BACKGROUND: Hypertension is the number one cardiovascular risk factor in Malaysia. This study aimed to evaluate the effectiveness of a Community-Based Cardiovascular Risk Factors Intervention Strategies (CORFIS) in the management of hypertension in primary care.
METHODS: This is a pragmatic, non-randomized controlled trial. Seventy general practitioners (GPs) were selected to provide either CORFIS (44 GPs) or conventional care (26 GPs) for 6 months. A total of 486 hypertensive patients were recruited; 309 were in the intervention and 177 in the control groups. Primary outcome was the proportion of hypertensive patients who achieved target blood pressure (BP) of <140/90mmHg (for those without diabetes mellitus) and <130/80mmHg (with diabetes mellitus). Secondary outcomes include change in the mean/median BP at 6-month as compared to baseline.

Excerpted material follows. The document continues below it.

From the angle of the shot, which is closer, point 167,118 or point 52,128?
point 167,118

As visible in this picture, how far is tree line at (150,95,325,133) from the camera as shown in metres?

RESULTS: The proportion of hypertensive patients who achieved target BP at 6-month was significantly higher in the CORFIS arm (69.6%) as compared to the control arm (57.6%), P=0.008. Amongst those who had uncontrolled BP at baseline, the proportion who achieved target BP at 6-month was also significantly higher in the CORFIS arm (56.6%) as compared to the control arm (34.1%), p<0.001. There was no difference in the patients who had already achieved BP control at baseline. There were significant reductions in SBP in the CORFIS arm (median -9.0mmHg; -60 to 50) versus control (median -2mmHg; -50 to 48), p=0.003; as well as in DBP (CORFIS arm: median -6.0mmHg; ranged from -53 to 30 versus control arm: median 0.0mmHg; ranged from -42 to 30), p<0.001.
CONCLUSIONS: Patients who received CORFIS care demonstrated significant improvements in achieving target BP.